Start of RECORDS SHOWN

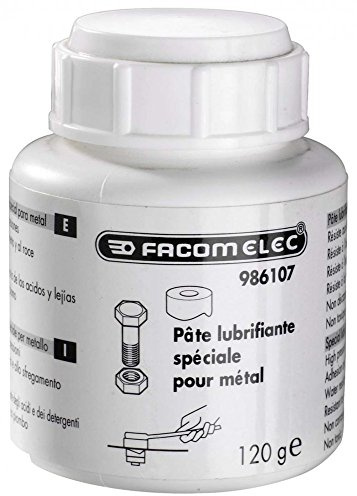 Facom 986107 Pate Lubrifiante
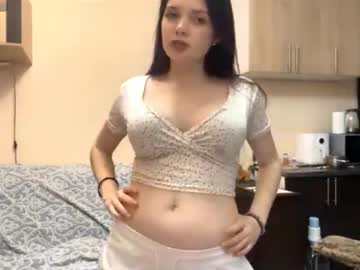 Изображение секс-шоу модели erinvandegrift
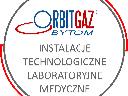 OrbitGaz Bytom, Bytom, śląskie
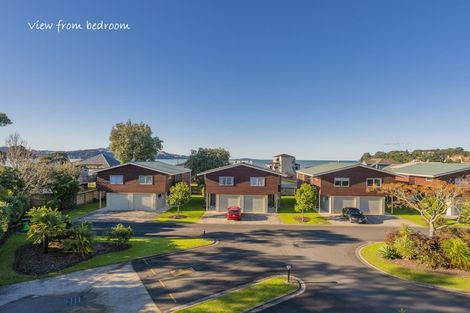 Photo of property in 24/18 Eyre Street, Whitianga, 3510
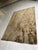 Early 21st Century Arthur Dunnam Abstract Design Handmade Rug for Doris Leslie Blau For Sale - Image 5 of 6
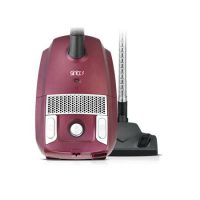 Sinbo Vacuum Cleaner SVC-3465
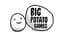 BIG POTATO GAMES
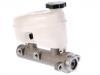 Hauptbremszylinder Brake Master Cylinder:18047527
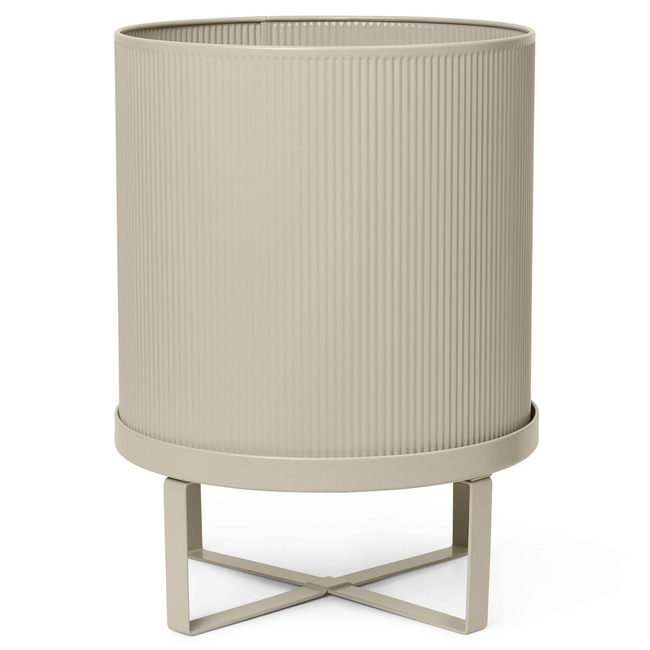 Bau Pot by Ferm Living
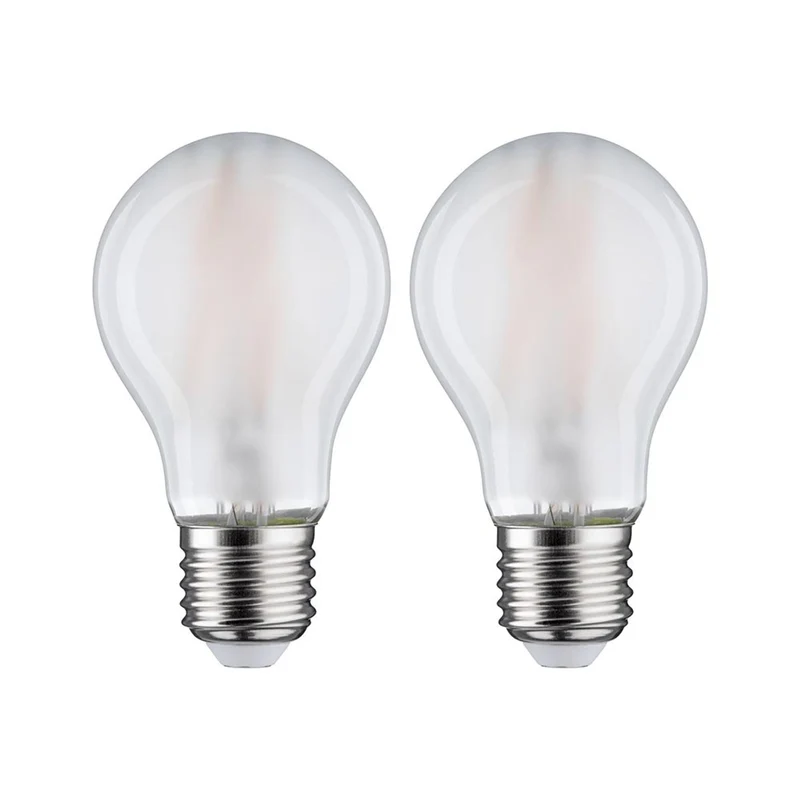 E27 7W LED Birne Filament 2700K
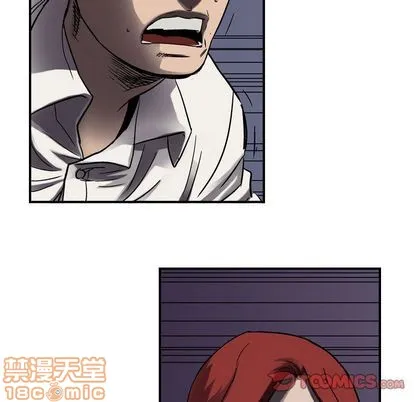 第62话 第30页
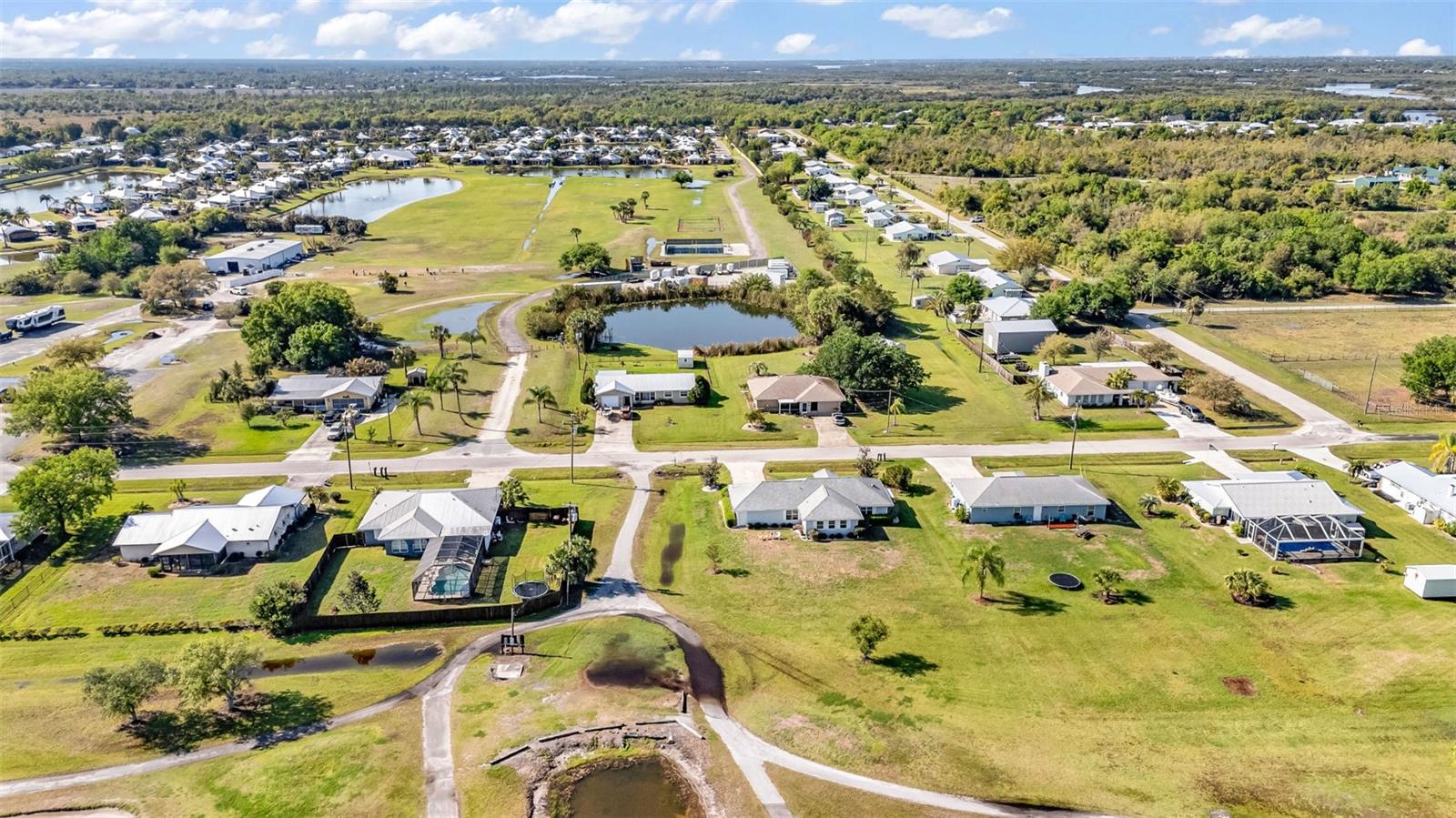 8268 SW SUNNYBREEZE RD, ARCADIA, FL, 34269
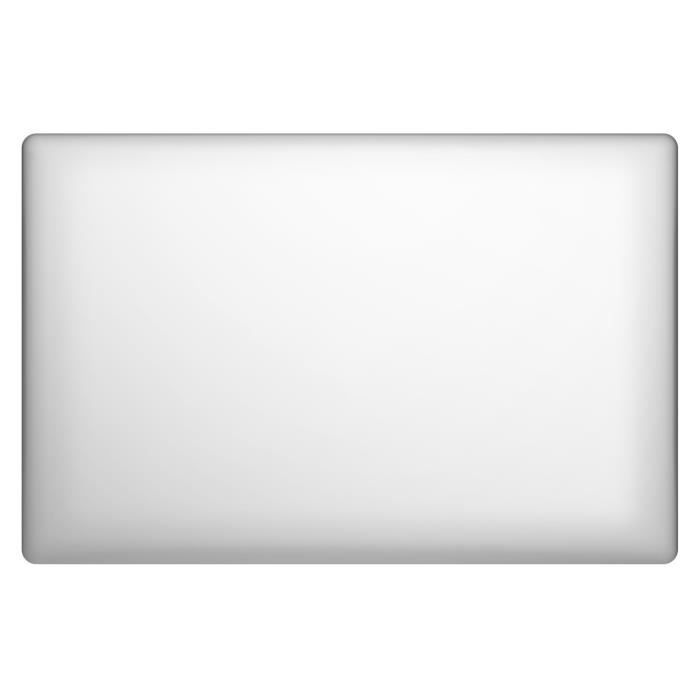 15,6 Pouces, 8 Go de RAM Ordinateur Portable SSD3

End of RECORDS SHOWN

WHAT TO DO: What is needed is an exact copy of the lines from the line with "8268 SW SUNNYBREEZE RD, ARCADIA, FL, 34269" to the end of the data above, both included, without any pictures.

RESPONSE TO THIS EXERCISE:
 8268 SW SUNNYBREEZE RD, ARCADIA, FL, 34269
 15,6 Pouces, 8 Go de RAM Ordinateur Portable SSD3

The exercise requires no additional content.